Anders dan SUPER GAME suggereert, kan bij gebrek aan concrete aanwijzingen in die richting niet uitgegaan worden van tijdige en correcte stuiting van de verjaring van haar eventueel bestaande rechtsvordering ter zake van schadeplichtigheid van [eiseres in conventie, verweerster in reconventie] op de voet van art. 7:677 lid 3 BW. Als het al zo is dat de onverwijlde opzegging in conventie standhoudt en als de daaraan ten grondslag gelegde dringende reden al feitelijk correct en voldoende geacht kan worden en bovendien tot opzet of schuld van [eiseres in conventie, verweerster in reconventie] te herleiden valt, moet geconstateerd worden dat op het moment dat SUPER GAME haar tegenvordering in rechte aan de orde stelde (bij conclusie van 9 april 2014), ruimschoots meer dan een halfjaar na 10 mei 2013 verstreken was. Uiteraard is in dit verband volstrekt irrelevant, hoewel SUPER GAME anders lijkt te suggereren, op welk moment [eiseres in conventie, verweerster in reconventie] haar vordering in conventie instelde. Het ware derhalve, nu [eiseres in conventie, verweerster in reconventie] zich primair op de verjaring (kennelijk die als bedoeld in art. 7:683 lid 1 BW) beroept en tevens een aan 9 april 2014 voorafgaande stuitingshandeling betwist, aan SUPER GAME geweest om een concrete daad van stuiting aan te tonen. Zij houdt weliswaar tegenover de pertinente betwisting van [eiseres in conventie, verweerster in reconventie] vol dat zij bij confraternele brief van haar advocaat op 26 augustus 2013 tot stuiting overging, maar mede omdat dat stuk niet ingebracht en zelfs niet geciteerd is, heeft al niet kunnen blijken dat daarin een concrete daad van stuiting als bedoeld in art. 3:317 lid 1 BW voorkomt (ingevuld op de wijze zoals in vaste jurisprudentie geconcretiseerd is). Laat staan dat vervolgens nogmaals binnen een halfjaar een tweede stuitingshandeling in de richting van [eiseres in conventie, verweerster in reconventie] verricht is, nu tussen eind augustus 2013 en 9 april 2014 veel meer dan een halfjaar ligt. Het beroep van [eiseres in conventie, verweerster in reconventie] op verjaring slaagt en SUPER GAME is deswege niet-ontvankelijk in haar vordering jegens [eiseres in conventie, verweerster in reconventie] tot betaling van een gefixeerde schadevergoeding.

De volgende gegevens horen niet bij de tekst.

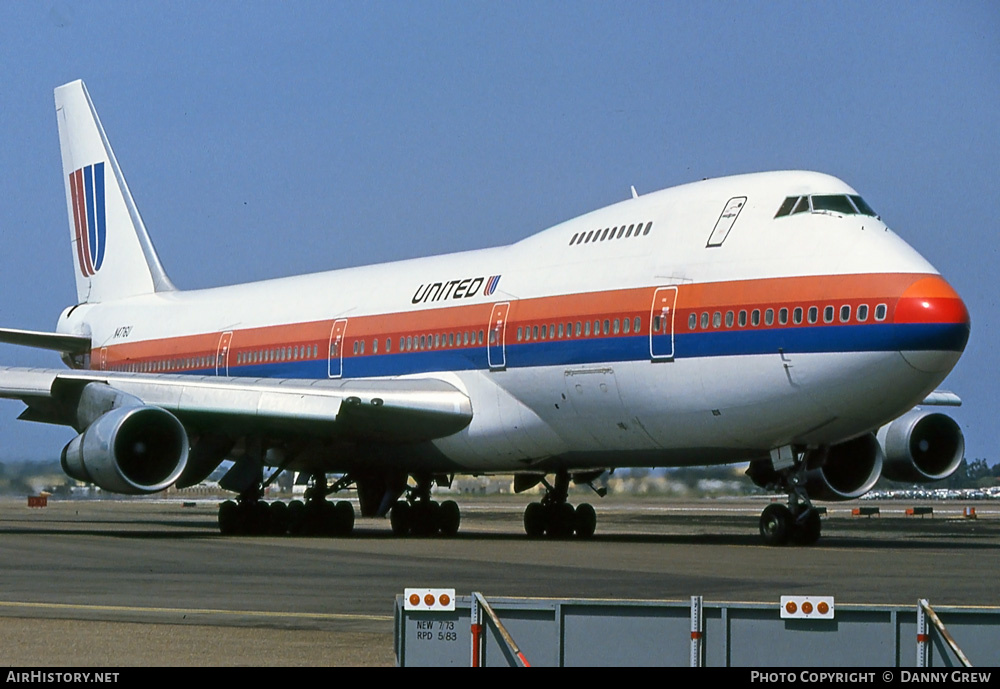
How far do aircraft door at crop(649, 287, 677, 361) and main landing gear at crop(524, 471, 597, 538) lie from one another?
4.90 m

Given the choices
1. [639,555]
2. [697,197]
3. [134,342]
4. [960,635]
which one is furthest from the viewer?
[134,342]

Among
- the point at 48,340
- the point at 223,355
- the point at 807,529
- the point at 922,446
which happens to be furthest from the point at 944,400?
the point at 48,340

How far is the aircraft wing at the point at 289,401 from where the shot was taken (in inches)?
954

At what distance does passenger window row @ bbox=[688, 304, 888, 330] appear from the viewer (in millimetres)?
19047

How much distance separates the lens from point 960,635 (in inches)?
302

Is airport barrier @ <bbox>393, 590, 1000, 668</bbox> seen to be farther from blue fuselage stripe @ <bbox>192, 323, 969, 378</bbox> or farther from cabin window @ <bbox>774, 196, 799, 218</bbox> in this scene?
cabin window @ <bbox>774, 196, 799, 218</bbox>

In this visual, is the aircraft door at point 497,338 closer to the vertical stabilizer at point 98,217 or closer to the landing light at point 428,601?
the vertical stabilizer at point 98,217

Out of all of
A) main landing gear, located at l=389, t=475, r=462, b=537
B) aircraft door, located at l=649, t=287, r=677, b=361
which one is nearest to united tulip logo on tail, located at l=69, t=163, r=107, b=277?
main landing gear, located at l=389, t=475, r=462, b=537

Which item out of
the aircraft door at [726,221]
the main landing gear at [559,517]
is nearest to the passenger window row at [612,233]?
the aircraft door at [726,221]

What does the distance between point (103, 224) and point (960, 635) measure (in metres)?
31.7

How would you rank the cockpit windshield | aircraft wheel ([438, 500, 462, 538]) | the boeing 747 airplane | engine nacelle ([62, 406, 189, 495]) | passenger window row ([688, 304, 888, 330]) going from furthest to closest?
aircraft wheel ([438, 500, 462, 538]), engine nacelle ([62, 406, 189, 495]), the cockpit windshield, the boeing 747 airplane, passenger window row ([688, 304, 888, 330])
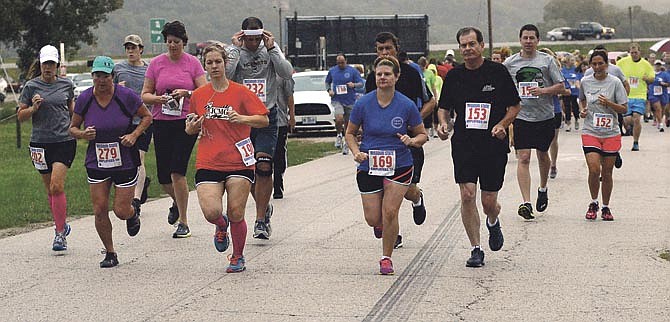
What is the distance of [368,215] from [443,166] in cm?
1044

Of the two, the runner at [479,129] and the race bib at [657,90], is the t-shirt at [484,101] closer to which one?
the runner at [479,129]

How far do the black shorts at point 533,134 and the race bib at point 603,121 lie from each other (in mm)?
498

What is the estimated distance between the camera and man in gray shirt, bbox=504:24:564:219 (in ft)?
40.9

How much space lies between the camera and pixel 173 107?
10914 millimetres

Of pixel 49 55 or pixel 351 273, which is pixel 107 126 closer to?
pixel 49 55

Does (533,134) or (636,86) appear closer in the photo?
(533,134)

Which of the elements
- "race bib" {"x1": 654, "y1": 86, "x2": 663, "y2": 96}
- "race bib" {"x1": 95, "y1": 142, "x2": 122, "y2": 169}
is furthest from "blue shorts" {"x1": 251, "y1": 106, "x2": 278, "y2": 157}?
"race bib" {"x1": 654, "y1": 86, "x2": 663, "y2": 96}

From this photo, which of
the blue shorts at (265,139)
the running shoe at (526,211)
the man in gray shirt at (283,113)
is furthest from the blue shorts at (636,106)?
the blue shorts at (265,139)

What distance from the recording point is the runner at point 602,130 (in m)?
12.3

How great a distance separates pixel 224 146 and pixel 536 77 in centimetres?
471

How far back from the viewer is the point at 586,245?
10.4m

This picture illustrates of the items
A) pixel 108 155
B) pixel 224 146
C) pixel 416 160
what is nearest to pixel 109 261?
pixel 108 155

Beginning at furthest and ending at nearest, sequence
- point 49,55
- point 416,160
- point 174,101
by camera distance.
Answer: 1. point 174,101
2. point 49,55
3. point 416,160

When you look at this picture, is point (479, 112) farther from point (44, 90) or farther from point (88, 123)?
point (44, 90)
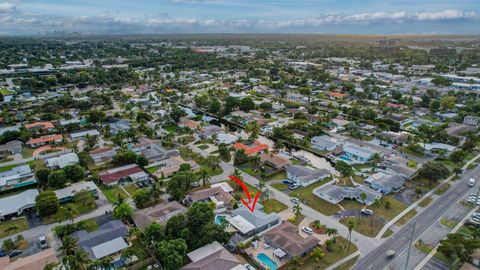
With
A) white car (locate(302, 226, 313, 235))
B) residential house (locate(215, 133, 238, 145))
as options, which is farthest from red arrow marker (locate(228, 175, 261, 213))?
residential house (locate(215, 133, 238, 145))

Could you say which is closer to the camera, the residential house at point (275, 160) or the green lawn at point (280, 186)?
the green lawn at point (280, 186)

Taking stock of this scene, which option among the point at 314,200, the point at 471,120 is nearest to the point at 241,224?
the point at 314,200

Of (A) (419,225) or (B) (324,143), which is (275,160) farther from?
(A) (419,225)

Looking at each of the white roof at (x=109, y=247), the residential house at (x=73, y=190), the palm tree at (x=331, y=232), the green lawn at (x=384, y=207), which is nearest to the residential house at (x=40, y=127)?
the residential house at (x=73, y=190)

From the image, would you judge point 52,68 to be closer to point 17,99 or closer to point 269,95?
point 17,99

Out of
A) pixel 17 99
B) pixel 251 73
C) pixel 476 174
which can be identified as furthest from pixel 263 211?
pixel 251 73

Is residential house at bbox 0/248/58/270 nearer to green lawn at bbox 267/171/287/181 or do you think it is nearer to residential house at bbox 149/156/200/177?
residential house at bbox 149/156/200/177

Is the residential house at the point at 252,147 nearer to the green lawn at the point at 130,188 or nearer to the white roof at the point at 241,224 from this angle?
the white roof at the point at 241,224
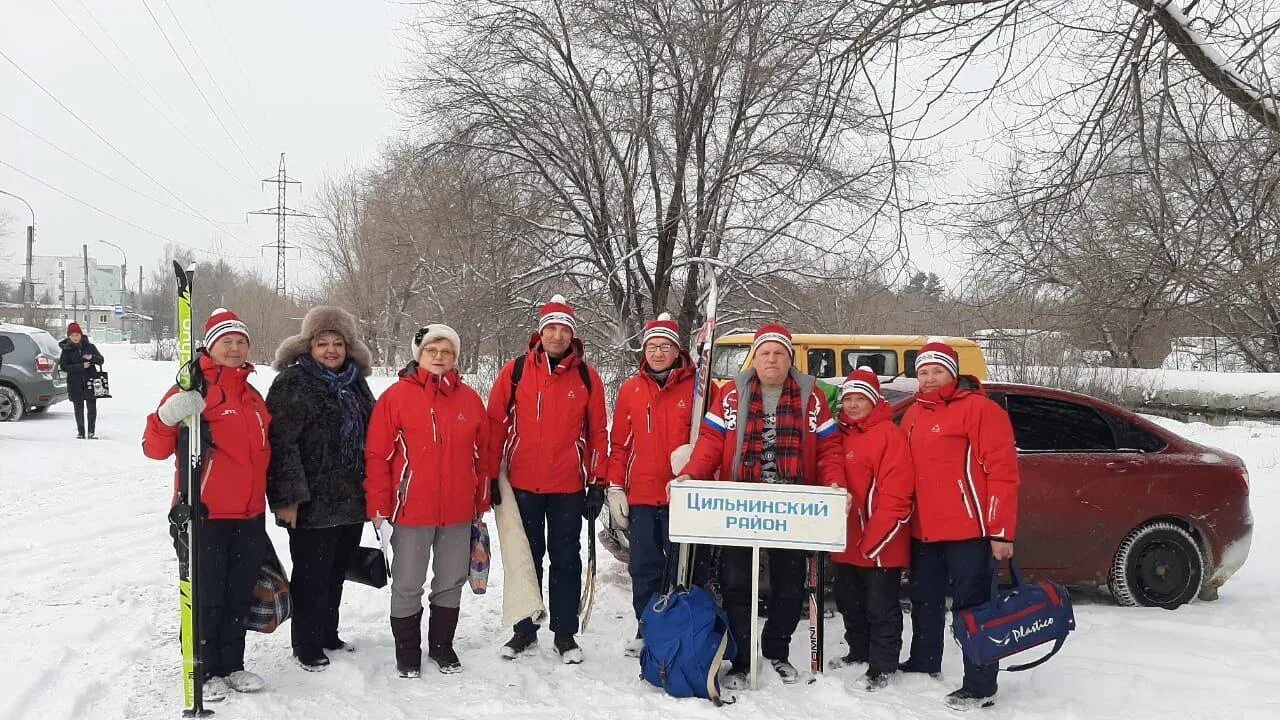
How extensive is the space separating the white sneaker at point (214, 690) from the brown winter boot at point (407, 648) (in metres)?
0.84

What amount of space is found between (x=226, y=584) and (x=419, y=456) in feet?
3.63

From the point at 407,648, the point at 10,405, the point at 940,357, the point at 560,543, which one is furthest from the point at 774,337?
the point at 10,405

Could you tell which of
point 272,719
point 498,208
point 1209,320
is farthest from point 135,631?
point 498,208

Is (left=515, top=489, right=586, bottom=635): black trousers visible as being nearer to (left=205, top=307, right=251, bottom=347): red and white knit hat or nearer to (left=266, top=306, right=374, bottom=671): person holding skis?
(left=266, top=306, right=374, bottom=671): person holding skis

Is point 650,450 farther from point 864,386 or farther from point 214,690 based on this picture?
point 214,690

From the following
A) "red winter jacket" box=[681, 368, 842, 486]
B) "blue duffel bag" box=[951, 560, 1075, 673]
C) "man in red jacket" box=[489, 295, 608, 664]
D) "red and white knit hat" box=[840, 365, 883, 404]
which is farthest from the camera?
"man in red jacket" box=[489, 295, 608, 664]

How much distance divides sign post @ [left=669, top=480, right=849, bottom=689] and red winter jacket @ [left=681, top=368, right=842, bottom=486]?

Uiteraard baat het SUPER GAME niet om bij repliek in reconventie alsnog (subsidiair) haar toevlucht te nemen tot een wat onduidelijke vordering voor eenzelfde bedrag (berekend op de wijze waarop zij ook haar in boek 7 titel 10 BW geregelde gefixeerde schadevergoeding bepaalde). Daarbij laat zij de ‘wanprestatie’ van [eiseres in conventie, verweerster in reconventie] bepalend zijn voor het vorderen van een kennelijk op het algemene vermogensrecht (boek 6 BW) gebaseerde ‘gewone’ schadevergoeding. Als SUPER GAME die subsidiaire grondslag al niet te laat te hulp riep, heeft in ieder geval te gelden dat zij geen concrete schade noemt - laat staan aantoont - die zich voor vergoeding zou lenen, gesteld al dat zij voldoende aangevoerd heeft om van schadeplichtigheid en aansprakelijkheid van [eiseres in conventie, verweerster in reconventie] in de zin van boek 6 BW uit te mogen gaan. Dat bij gebreke van aanwijsbare schade ook een oorzakelijk verband met de tekortkoming en/of het verzuim van [eiseres in conventie, verweerster in reconventie] ontbreekt, spreekt vanzelf. In het midden wordt dan nog gelaten dat SUPER GAME in het geheel onbesproken laat of een dergelijke subsidiaire grondslag voor haar tegenvordering zich wel verdraagt met het in beginsel gesloten / exclusieve systeem van (sancties in) het ontslagrecht en in de regeling van de aansprakelijkheid van werknemers voor schadetoebrenging: in boek 7 BW (in het bijzonder te vinden in afdeling 9 respectievelijk afdeling 7 van de tiende titel). Dit betekent dat bij gebreke van een toereikende feitelijke grondslag die de subsidiaire tegenvordering kan dragen, het bij repliek in reconventie alsnog subsidiair gevorderde afgewezen moet worden.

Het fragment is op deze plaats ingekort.